A mudança causada pela chegada de Becky se dá de forma fantástica visual e metaforicamente no filme. O filme é um conto real de como a mudança é necessária para fazer a vida seguir em frente e não ficar parada dando voltas infinitas. Tudo é movido por alguma mudança, um marceneiro só trabalha se achar o que se conserte, um vendedor de caixões só trabalha se achar alguém que morra. E quando a vida é parada demais para qualquer mudança acontecer, ela é uma morte. Como um cartaz de Gilbert Grape ainda diz, é uma coisa horrível ficar dormindo a vida inteira. Se você não vive, você acaba num ciclo, seja de vaidade, seja de preguiça, seja de comodismo. Todos precisam de uma Becky como exemplo, uma Becky para ser um sopro de vida e alegria, uma Becky para servir de exemplo de livre arbítrio, uma Becky para os relacionamentos afetivos se tornarem mais concisos, uma Becky para o tédio passar. Por mais que as melhores atuações não venham de Juliette Lewis, é uma graça vê-la na tela, seguida de uma fotografia belíssima por campos desertos e iluminada pôres do sol estonteantes.
Aproveite a vida. A Sociedade Dos Poetas Mortos já dizia isso nos ensinamentos não ortodoxos de Robbie Williams. Gilbert Grape vem para reforçar a ideia e deixá-la mais sólida. Ela é preciosa demais para deixarmos passar e vivermos na mesmice. Então aproveitemos oportunidades, fujamos da rotina, saibamos como não desperdiçá-la até o último momento. Cada momento é valioso e cada mudança é necessária. Não há como se viver por muito tempo se você recicla uma vida que já está desgastada. A obra otimista de Hallström é necessária para uma ideia que nunca é velha demais para o mundo atual. E, por mais que o tema já esteja caindo no clichê, ainda é bom ver uma atuação perfeita de um Leonardo DiCaprio novo e impecável.
NOTA: 8

5 comentários:

Cristiano Contreiras disse...

Acho esse filme um marco. Lindo, sensível e ainda assim transformador. É humanístico. E seu excelente texto reforça e sintetiza a lição que o filme tende a passar pra nós. Sim, a personagem Becky simboliza mesmo essa liberdade, essa fuga e essa nova "vida"/alternativa pra Gilbert. Chega a dar pena a maneira como ele é submisso aos outros...

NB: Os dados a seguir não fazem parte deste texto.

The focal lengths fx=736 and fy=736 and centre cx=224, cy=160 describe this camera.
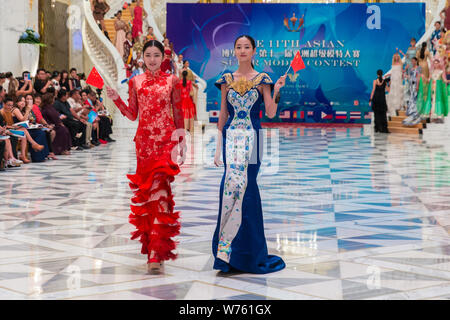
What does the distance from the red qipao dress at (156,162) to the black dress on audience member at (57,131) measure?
26.3 feet

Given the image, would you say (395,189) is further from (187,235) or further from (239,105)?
(239,105)

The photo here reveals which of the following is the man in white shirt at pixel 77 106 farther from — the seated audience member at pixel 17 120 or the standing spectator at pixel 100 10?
the standing spectator at pixel 100 10

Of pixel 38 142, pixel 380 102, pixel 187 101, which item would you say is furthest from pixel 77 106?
pixel 380 102

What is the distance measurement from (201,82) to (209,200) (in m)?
17.1

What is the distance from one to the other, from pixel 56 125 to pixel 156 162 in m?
8.29

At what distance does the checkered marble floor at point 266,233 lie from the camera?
4.25 metres

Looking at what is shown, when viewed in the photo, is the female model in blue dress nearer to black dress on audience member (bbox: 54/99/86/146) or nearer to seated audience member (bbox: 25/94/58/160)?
seated audience member (bbox: 25/94/58/160)

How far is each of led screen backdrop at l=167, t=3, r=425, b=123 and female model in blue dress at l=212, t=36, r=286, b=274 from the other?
1998 cm

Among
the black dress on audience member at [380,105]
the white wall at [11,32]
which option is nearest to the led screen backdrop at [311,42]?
the black dress on audience member at [380,105]

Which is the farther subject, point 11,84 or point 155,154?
point 11,84

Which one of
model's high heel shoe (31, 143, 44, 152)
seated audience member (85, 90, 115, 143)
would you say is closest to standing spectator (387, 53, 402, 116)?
seated audience member (85, 90, 115, 143)

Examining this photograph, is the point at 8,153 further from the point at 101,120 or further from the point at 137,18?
the point at 137,18

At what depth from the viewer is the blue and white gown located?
4629 mm

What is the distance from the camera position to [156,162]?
4.82m
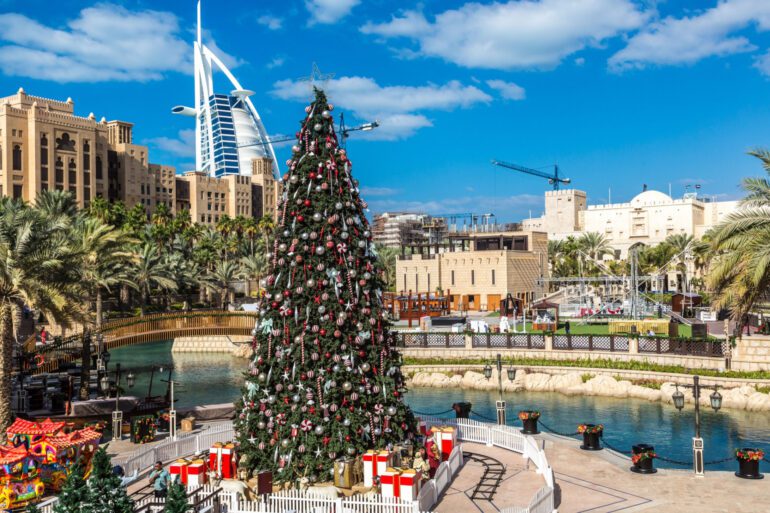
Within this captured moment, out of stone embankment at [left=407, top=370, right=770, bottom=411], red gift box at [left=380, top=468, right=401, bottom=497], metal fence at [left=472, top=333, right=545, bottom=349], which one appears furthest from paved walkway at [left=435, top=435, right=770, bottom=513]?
metal fence at [left=472, top=333, right=545, bottom=349]

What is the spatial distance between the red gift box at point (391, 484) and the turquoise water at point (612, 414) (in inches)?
475

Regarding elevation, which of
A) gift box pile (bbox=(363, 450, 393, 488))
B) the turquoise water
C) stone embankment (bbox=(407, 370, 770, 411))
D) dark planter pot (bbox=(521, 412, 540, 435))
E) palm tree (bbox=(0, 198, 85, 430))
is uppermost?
palm tree (bbox=(0, 198, 85, 430))

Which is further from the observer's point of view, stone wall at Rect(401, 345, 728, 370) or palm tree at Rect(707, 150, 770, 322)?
stone wall at Rect(401, 345, 728, 370)

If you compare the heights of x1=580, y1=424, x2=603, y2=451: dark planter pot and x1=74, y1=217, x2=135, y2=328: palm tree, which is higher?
x1=74, y1=217, x2=135, y2=328: palm tree

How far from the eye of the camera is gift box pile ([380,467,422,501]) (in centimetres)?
1469

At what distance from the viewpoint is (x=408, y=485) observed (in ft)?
48.2

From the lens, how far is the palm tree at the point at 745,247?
1016 inches

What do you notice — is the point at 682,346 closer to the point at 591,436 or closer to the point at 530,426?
the point at 530,426

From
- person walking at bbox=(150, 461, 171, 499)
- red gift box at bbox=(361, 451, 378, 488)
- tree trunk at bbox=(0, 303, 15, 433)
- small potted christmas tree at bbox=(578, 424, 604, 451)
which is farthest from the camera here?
small potted christmas tree at bbox=(578, 424, 604, 451)

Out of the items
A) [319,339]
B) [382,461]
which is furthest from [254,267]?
[382,461]

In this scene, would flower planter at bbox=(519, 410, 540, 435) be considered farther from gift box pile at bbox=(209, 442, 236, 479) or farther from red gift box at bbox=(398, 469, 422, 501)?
gift box pile at bbox=(209, 442, 236, 479)

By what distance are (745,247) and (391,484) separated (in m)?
18.8

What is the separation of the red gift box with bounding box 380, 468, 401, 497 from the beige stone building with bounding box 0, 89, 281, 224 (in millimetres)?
84222

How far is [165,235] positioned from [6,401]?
54230mm
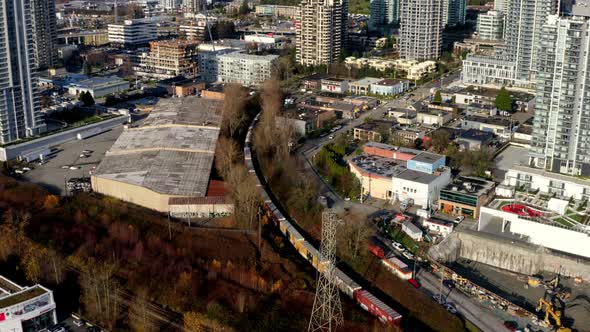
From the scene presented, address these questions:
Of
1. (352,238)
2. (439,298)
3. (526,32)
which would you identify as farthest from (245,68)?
(439,298)

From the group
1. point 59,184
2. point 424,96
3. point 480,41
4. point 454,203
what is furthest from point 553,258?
point 480,41

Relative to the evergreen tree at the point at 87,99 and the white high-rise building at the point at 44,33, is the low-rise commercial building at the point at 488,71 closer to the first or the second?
the evergreen tree at the point at 87,99

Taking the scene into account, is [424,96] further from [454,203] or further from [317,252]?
[317,252]

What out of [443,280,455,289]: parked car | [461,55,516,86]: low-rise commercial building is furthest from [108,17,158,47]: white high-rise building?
[443,280,455,289]: parked car

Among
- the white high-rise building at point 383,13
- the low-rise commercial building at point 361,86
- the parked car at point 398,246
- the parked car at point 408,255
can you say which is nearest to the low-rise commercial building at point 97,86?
the low-rise commercial building at point 361,86

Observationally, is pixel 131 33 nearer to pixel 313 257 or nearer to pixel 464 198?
pixel 464 198

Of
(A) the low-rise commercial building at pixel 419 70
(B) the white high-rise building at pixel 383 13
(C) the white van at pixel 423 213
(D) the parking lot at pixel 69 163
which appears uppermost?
(B) the white high-rise building at pixel 383 13
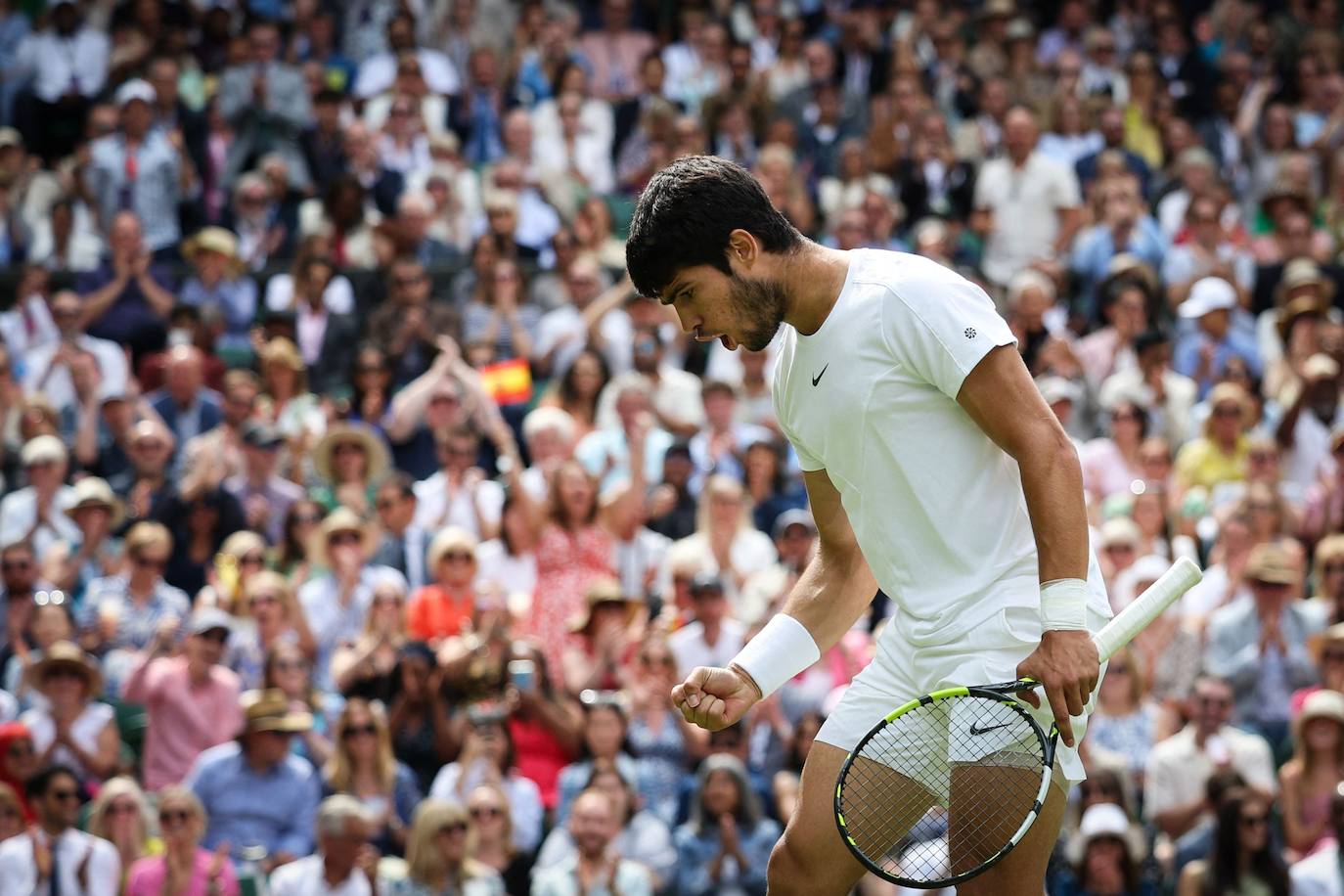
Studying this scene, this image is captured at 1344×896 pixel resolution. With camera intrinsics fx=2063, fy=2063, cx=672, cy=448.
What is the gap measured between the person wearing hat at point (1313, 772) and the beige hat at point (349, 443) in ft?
15.5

E, convenhamos, DiCaprio MERECIA o Oscar aqui neste filme - vai entender como a Academia priorizou e deu o prêmio ao seu fraco concorrente, o sem sal Tommy Lee Jones por "O Fugitivo".

Sem dúvida, acho o filme um espetáculo de atuações e sensibilidade. Depp perfeito ao lado de uma convincente e, até então, bela Lewis.

Pra mim, este filme vale nota 10.

Abraço

Alan Raspante disse...

Fiquei curioso para conferir a atuação de DiCaprio, pelo visto é boa mesma!

Rodrigo disse...

Sempre tive vontade de ver, principalmente pelo grande elenco. Sua confirmação da qualidade da obra apenas me deixa mais intrigado e bravo comigo mesmo. Abraços.

Angélica campos disse...

Adoro suas críticas. Você é um excelente escritor. Adoraria saber seu sobrenome para poder usar suas citações.

Larissa disse...

Lindo filme. Me emocionei ao assisti - lo! Atuação perfeita de Leonardo Di Caprio. Realmente merecia o Óscar!